De aangepaste rolmachtigingen beperken de toegang tot de lijst met de machtigingen die hier worden weergegeven:

  • Microsoft.HybridNetwork/Publishers/NetworkFunctionDefinitionGroups/NetworkFunctionDefinitionVersions/use/action

  • Microsoft.HybridNetwork/Publishers/NetworkFunctionDefinitionGroups/NetworkFunctionDefinitionVersions/read

  • Microsoft.HybridNetwork/Publishers/NetworkServiceDesignGroups/NetworkServiceDesignVersions/use/action

  • Microsoft.HybridNetwork/Publishers/NetworkServiceDesignGroups/NetworkServiceDesignVersions/read

  • Microsoft.HybridNetwork/Publishers/ConfigurationGroupSchemas/read

Notitie

Geef geen schrijf- of verwijdertoegang tot een van deze uitgeversbronnen.

Aangepaste rol toewijzen

  1. Open de Azure-portal en open het gekozen bereik; Definitieversie van publisher-resourcegroep of netwerkfunctie.

  2. Selecteer toegangsbeheer (IAM) in het zijmenu van dit item.

  3. Kies Roltoewijzing toevoegen.

    Schermopname van de pagina toegangsbeheer voor de uitgeverresourcegroep.

  4. Zoek onder Functierollen uw aangepaste rol in de lijst en ga vervolgens verder met Volgende.

    Schermopname van het scherm Roltoewijzing toevoegen.

  5. Selecteer Beheerde identiteit, kies + Leden selecteren en zoek en kies vervolgens uw nieuwe beheerde identiteit. Kies Selecteren.

    Schermopname van de roltoewijzing toevoegen en beheerde identiteiten selecteren.

  6. Selecteer Controleren en toewijzen.

De roltoewijzing herhalen

Herhaal de roltoewijzingstaken voor al uw gekozen bereiken.

De rol Managed Identity Operator toewijzen aan de beheerde identiteit zelf

  1. Ga naar Azure Portal en zoek naar beheerde identiteiten.

  2. Selecteer identity-for-nginx-sns in de lijst met beheerde identiteiten.

  3. Selecteer Toegangsbeheer (IAM) in het zijmenu.

  4. Kies Roltoewijzing toevoegen en selecteer de rol Managed Identity Operator . Schermopname van de rol Managed Identity Operator: roltoewijzing toevoegen.

  5. Selecteer de rol Managed Identity Operator .

    Schermopname van de rol Managed Identity Operator.

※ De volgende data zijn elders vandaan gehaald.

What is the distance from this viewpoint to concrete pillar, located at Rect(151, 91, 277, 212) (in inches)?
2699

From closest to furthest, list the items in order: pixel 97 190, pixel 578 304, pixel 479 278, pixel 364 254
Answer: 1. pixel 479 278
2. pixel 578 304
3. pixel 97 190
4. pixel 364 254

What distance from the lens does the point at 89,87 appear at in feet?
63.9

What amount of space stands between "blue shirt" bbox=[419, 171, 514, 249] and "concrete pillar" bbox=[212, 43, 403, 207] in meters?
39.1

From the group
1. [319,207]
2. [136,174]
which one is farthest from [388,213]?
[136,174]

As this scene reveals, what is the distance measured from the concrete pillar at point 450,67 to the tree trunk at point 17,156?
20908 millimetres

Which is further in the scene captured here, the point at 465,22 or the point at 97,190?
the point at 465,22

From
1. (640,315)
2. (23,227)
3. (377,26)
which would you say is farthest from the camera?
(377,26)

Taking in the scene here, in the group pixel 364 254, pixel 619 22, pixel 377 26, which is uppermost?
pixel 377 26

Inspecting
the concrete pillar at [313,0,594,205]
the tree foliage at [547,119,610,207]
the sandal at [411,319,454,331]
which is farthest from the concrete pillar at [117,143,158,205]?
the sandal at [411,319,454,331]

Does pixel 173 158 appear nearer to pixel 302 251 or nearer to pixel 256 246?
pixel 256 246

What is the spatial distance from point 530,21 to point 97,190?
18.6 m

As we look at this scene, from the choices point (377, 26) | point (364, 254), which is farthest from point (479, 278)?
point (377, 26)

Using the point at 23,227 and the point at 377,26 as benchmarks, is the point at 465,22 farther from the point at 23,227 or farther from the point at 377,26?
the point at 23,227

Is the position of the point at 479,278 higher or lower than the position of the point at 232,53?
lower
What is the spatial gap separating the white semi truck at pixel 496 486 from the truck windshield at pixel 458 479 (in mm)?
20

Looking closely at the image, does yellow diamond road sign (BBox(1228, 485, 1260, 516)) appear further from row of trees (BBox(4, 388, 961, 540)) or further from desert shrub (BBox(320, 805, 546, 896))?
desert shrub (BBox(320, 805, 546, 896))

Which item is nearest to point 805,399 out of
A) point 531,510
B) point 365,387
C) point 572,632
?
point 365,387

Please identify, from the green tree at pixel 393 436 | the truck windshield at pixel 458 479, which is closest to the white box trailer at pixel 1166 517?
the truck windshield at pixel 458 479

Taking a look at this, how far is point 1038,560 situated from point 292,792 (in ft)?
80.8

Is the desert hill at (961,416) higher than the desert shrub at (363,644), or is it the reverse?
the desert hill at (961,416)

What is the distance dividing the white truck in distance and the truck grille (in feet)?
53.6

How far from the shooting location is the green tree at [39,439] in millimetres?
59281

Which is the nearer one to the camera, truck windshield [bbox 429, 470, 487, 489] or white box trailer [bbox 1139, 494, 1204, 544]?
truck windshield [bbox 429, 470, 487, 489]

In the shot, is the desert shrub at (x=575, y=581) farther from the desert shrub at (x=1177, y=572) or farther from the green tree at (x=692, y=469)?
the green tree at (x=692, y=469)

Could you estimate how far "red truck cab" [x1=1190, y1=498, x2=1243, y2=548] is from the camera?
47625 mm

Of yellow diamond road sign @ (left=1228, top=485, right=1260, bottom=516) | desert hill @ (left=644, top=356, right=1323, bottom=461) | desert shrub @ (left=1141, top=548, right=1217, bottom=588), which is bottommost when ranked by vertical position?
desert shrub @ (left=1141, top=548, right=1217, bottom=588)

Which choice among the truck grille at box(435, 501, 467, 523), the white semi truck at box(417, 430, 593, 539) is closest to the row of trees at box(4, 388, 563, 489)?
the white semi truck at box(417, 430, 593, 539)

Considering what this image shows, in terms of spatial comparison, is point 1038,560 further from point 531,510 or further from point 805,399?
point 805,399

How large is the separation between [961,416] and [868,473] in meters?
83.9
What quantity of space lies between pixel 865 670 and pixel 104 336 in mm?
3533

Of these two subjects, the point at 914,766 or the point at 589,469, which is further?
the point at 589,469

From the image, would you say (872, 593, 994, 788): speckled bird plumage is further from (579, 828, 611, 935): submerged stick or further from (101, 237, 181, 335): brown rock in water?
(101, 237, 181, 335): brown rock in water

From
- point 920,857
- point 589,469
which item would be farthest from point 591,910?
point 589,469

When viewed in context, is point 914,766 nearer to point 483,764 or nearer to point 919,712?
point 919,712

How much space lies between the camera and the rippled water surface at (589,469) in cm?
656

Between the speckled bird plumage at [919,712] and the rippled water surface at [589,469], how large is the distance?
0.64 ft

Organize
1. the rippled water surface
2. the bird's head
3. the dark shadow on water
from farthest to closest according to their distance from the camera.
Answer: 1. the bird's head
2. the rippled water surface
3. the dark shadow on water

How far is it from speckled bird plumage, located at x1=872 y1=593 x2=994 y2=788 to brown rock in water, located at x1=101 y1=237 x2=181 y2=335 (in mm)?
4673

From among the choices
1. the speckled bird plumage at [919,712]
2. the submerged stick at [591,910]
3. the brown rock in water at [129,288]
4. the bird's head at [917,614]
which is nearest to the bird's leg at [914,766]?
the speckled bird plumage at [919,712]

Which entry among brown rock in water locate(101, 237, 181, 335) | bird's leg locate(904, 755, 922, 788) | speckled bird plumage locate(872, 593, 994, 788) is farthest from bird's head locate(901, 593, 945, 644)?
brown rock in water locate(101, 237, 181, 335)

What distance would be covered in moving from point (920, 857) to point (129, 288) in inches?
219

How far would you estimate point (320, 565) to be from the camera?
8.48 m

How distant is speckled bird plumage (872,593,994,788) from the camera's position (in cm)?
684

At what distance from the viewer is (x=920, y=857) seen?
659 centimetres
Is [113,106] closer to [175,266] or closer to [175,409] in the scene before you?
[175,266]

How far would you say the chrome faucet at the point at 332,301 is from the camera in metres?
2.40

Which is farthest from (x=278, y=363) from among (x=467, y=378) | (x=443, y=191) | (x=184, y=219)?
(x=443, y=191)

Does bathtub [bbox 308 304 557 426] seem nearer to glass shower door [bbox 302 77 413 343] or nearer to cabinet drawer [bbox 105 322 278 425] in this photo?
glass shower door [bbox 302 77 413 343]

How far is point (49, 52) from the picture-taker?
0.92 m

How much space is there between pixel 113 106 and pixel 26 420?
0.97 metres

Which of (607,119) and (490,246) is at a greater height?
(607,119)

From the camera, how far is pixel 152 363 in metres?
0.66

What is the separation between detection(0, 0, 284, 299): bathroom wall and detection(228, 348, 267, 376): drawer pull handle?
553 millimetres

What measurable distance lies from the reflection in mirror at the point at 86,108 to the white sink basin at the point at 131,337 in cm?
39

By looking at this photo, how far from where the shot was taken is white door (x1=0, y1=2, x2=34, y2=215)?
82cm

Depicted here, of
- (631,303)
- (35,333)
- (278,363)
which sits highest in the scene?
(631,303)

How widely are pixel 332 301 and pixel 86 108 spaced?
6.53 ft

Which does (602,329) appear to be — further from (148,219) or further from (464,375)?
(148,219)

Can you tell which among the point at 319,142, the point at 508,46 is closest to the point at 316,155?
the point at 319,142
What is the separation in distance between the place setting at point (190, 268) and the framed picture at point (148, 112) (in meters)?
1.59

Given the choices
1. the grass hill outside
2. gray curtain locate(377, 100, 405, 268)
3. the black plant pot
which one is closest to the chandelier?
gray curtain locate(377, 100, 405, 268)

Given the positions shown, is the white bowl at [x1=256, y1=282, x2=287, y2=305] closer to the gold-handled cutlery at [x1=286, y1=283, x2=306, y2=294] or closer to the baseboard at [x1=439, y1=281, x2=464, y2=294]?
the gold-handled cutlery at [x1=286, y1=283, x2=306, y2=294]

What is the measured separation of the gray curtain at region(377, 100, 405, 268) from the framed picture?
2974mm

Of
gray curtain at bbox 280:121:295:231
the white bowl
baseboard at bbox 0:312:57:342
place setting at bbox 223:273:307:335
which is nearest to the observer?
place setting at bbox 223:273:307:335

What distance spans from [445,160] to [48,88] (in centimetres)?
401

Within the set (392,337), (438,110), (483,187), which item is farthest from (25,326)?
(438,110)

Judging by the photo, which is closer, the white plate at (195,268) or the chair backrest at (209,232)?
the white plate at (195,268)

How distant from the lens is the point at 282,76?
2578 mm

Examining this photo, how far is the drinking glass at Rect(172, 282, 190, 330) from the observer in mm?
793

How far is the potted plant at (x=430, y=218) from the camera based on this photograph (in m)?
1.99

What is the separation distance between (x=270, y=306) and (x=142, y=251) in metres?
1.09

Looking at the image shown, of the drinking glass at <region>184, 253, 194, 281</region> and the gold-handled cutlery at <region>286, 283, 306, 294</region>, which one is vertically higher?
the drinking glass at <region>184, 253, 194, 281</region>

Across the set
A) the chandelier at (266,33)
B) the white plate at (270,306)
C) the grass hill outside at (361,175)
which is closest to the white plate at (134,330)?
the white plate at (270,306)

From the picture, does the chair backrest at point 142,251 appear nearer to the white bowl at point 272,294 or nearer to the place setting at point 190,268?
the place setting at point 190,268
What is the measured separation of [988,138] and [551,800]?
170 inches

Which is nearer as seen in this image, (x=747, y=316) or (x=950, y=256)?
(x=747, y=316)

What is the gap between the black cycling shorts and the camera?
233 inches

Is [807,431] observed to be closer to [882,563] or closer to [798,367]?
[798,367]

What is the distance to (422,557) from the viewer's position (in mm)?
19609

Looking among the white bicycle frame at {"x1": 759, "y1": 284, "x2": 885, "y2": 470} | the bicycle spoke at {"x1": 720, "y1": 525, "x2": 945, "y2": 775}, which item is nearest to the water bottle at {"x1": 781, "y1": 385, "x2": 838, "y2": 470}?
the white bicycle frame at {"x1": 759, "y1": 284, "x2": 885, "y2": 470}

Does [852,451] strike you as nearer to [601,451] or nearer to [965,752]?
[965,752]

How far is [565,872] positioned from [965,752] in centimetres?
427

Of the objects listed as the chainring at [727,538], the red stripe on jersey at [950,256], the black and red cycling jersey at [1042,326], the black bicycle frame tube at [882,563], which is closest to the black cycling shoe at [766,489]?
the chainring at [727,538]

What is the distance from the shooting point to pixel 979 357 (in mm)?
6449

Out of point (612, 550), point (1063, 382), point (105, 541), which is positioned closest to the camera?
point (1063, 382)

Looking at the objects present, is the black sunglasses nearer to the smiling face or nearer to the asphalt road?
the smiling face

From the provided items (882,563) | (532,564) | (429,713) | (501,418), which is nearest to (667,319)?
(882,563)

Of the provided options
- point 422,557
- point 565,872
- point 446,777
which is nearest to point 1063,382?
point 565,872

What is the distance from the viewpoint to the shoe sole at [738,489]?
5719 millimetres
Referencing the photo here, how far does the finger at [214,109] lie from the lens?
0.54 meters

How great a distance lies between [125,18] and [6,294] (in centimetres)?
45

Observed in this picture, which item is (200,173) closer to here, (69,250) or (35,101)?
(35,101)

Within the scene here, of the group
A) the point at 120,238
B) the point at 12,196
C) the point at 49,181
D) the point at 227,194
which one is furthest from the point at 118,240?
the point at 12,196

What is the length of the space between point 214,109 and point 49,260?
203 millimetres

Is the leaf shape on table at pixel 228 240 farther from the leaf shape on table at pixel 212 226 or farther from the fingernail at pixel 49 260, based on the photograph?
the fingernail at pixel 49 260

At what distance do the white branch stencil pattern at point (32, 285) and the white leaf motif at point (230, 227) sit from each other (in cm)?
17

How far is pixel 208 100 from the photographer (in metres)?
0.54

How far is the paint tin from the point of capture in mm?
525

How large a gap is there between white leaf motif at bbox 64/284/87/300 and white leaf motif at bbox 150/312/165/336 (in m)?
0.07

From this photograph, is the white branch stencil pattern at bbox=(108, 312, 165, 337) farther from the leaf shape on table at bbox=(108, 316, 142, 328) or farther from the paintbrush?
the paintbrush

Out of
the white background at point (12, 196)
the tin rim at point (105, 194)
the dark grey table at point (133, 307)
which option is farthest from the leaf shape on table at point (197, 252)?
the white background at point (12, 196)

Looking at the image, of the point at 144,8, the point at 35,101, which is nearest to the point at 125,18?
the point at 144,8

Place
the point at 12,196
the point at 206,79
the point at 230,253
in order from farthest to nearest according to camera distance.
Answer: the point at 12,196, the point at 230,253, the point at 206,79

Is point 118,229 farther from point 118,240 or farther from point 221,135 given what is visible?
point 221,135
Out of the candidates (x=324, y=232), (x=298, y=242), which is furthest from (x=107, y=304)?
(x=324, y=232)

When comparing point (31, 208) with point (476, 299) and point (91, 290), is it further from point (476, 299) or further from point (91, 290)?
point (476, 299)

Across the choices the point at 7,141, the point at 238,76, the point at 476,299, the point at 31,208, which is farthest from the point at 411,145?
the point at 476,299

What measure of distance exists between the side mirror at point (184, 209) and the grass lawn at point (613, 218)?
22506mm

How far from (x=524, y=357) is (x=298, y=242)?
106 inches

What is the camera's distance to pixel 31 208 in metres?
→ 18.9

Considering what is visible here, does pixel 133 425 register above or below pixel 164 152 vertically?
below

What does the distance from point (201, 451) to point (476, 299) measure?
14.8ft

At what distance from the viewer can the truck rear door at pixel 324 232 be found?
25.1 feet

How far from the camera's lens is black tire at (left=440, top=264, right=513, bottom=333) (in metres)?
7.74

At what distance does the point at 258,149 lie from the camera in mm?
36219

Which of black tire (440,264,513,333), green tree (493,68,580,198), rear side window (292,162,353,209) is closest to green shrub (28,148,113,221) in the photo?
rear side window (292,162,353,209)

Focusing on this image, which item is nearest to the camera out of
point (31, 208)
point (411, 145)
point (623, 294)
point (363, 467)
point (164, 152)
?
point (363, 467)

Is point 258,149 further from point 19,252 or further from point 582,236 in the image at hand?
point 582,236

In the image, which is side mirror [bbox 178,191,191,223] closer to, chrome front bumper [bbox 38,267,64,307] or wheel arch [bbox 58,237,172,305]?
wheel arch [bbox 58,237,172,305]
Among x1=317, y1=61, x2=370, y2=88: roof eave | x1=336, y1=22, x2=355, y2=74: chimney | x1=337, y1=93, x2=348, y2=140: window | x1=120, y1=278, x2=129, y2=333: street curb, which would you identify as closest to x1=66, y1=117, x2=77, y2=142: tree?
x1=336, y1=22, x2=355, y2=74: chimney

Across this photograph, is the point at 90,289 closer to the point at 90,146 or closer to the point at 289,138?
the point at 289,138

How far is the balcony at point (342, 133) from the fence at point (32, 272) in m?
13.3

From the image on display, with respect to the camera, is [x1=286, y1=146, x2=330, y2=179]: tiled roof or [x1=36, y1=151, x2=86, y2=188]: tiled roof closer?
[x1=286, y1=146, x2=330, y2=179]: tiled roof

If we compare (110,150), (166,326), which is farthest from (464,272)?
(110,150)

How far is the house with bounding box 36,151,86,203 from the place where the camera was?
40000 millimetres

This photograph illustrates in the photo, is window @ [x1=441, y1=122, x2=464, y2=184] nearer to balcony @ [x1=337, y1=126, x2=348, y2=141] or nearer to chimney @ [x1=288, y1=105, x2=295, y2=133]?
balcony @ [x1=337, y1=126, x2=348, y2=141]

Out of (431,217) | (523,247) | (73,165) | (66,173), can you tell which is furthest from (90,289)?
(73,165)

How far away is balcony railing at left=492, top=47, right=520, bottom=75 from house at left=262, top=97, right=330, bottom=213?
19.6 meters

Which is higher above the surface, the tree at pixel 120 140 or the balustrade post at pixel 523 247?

  6. Selecteer Beheerde identiteit.

  7. Selecteer + Leden selecteren en navigeer naar de door de gebruiker toegewezen beheerde identiteit en ga verder met de toewijzing.

    Schermopname van het scherm Roltoewijzing toevoegen met Beheerde identiteit geselecteerd.

Het voltooien van alle taken die in dit artikel worden beschreven, zorgt ervoor dat de SNS (Site Network Service) de benodigde machtigingen heeft om effectief te functioneren binnen de opgegeven Azure-omgeving.

Andere vereiste machtigingen toewijzen aan de beheerde identiteit

Herhaal dit proces om eventuele andere machtigingen toe te wijzen aan de beheerde identiteit die door uw Network Service Designer is geïdentificeerd.